Mr Couso was working for Spain’s Telecinco television station at the time. Reuters cameraman Taras Portsyuk, a Ukrainian, was also killed in the blast and three other Reuters staff were injured.
The US admitted its tank crew fired at the Palestine Hotel but cleared the three soldiers of blame. The soldiers say they thought they were being shot at when they opened fire.
Footage of the incident on the day before the fall of the regime of Iraqi leader Saddam Hussein — which did not record any fire from the hotel — was witnessed around the world.
A US review of the incident ruled that the use of force by the tank was justified, but the family of Mr Couso decided to press criminal charges through the Spanish courts.
© BBC MMVIII
Spain Drops Iraq Killing Charges
Al Jazeera
MADRID (May 13, 2008) — Spain’s national court has dropped murder charges against three United States soldiers accused of killing a Spanish television cameraman during the shelling of a Baghdad hotel in 2003.
A three-judge panel said there was “insufficient evidence” indicating an “intentional desire” by the US soldiers to target civilians inside the Iraqi hotel.
In their ruling, the judges said: “We cannot exclude the possibility that the shot was fired from the combat vehicle with the belief that it was heading against a target that was mistakenly identified as hostile within the framework of a simple act of war.”
The charges were laid against Thomas Gibson, a sergeant, Philip Wolford, a captain, and Philip de Camp, a lieutenant colonel, by Judge Santiago Pedraz in April 2007.
The court said the charges should be definitively dismissed, saying there was no further avenue for appeal.
Dead Journalists
Pedraz had cited the three US soldiers as responsible for the tank shelling on April 8, 2003 of the Hotel Palestine which killed Jose Couso, who worked for Telecinco, a private Spanish private television station.
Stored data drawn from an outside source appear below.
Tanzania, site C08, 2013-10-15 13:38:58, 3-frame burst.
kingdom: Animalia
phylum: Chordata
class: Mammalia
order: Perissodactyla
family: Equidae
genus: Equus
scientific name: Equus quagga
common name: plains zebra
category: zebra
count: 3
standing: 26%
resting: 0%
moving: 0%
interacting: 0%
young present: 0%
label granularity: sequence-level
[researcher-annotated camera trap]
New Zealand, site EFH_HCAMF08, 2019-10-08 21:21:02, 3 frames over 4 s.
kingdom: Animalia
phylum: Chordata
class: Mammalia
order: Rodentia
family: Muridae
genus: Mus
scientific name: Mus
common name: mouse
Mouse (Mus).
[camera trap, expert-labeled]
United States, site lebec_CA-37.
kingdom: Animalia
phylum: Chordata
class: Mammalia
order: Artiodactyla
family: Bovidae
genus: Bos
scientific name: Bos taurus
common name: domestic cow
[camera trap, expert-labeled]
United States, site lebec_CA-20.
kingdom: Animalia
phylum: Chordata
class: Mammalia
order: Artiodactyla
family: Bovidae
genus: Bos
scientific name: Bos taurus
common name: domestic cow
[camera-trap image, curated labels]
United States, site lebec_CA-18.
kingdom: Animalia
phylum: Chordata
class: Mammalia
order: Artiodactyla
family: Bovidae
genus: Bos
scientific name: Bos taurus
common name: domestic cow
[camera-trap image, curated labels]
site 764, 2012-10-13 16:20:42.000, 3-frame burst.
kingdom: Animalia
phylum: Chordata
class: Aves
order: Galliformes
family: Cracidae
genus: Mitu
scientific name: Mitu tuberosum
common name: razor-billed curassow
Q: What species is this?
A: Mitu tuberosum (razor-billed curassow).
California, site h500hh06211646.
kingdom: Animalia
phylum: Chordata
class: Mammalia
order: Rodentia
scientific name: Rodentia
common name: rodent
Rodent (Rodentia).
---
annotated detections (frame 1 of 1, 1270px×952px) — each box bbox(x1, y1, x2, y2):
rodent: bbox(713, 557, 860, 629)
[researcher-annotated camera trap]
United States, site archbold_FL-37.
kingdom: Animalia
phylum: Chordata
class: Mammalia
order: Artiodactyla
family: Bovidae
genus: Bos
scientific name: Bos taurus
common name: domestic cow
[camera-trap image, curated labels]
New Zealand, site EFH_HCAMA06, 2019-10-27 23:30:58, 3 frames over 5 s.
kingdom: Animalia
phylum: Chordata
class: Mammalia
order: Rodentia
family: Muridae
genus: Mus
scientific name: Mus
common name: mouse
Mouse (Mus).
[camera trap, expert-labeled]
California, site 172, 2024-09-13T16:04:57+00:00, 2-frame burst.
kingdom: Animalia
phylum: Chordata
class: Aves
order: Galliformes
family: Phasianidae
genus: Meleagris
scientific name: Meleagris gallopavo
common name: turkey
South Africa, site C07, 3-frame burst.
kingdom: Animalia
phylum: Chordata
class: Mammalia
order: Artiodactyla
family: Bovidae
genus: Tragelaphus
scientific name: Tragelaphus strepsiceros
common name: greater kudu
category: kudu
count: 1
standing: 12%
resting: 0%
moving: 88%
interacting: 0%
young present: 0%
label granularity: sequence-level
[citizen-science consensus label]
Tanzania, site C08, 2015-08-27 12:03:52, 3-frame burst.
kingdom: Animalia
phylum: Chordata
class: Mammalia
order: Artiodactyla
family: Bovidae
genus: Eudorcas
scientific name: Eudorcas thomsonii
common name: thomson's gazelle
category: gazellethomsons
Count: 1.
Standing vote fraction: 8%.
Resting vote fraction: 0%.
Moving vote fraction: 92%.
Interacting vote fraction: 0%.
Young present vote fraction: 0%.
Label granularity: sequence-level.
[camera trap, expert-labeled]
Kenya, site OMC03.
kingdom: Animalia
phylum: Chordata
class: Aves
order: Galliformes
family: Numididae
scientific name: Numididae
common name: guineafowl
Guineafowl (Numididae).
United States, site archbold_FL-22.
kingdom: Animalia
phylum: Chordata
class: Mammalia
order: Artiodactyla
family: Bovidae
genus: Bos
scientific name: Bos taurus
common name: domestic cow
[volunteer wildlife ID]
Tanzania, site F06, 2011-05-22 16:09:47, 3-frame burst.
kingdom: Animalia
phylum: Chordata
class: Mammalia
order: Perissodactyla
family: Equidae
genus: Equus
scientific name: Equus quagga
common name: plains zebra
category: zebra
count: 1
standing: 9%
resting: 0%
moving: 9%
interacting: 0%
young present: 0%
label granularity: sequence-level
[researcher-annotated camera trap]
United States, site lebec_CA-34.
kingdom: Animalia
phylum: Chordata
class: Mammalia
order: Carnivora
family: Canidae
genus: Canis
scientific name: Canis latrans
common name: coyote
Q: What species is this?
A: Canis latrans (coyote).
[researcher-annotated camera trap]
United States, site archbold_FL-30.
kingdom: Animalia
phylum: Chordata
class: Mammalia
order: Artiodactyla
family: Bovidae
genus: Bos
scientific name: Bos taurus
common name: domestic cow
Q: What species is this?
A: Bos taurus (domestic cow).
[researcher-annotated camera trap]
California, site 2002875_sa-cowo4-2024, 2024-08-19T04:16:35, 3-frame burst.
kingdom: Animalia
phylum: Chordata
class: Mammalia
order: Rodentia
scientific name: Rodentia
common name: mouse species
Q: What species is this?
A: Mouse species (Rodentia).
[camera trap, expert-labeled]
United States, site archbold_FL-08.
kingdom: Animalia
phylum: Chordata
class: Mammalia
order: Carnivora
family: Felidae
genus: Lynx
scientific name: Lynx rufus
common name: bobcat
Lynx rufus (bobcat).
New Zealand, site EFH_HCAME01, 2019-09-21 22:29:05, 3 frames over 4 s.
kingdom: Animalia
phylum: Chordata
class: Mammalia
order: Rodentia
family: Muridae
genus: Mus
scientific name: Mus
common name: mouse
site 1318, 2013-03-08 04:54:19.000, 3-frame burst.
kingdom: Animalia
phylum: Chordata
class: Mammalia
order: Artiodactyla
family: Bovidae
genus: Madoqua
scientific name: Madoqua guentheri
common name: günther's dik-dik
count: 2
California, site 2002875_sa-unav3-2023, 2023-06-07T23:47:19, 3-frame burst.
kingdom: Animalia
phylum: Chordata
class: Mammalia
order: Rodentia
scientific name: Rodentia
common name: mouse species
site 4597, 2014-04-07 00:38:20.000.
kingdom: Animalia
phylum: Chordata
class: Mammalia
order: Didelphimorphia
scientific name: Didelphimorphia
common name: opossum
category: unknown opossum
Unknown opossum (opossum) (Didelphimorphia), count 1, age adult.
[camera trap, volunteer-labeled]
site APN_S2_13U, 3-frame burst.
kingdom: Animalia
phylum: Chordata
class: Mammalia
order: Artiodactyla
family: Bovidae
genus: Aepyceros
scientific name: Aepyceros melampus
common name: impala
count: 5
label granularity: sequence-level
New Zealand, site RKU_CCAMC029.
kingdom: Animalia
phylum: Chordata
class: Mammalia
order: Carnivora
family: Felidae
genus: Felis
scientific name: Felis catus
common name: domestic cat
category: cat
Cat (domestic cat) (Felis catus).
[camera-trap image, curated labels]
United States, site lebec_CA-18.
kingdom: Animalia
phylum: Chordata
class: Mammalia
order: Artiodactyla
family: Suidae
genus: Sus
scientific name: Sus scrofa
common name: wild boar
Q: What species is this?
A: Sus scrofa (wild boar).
Another cameraman, Taras Protsyuk, a Ukrainian, died in the shelling while three other staff members of the Reuters news agency were wounded. Pedraz had argued at the time that the soldiers “knew that the Palestine Hotel (like the zone in which it was situated) was occupied by civilians”.
US officials had not responded to the judge’s repeated attempts to make the trio face a Spanish court, ignoring two international warrants for the soldiers’ arrest issued in October 2005 and January 2007.
A US inquiry carried out in 2004 into the hotel shelling found no fault or negligence on the part of US troops.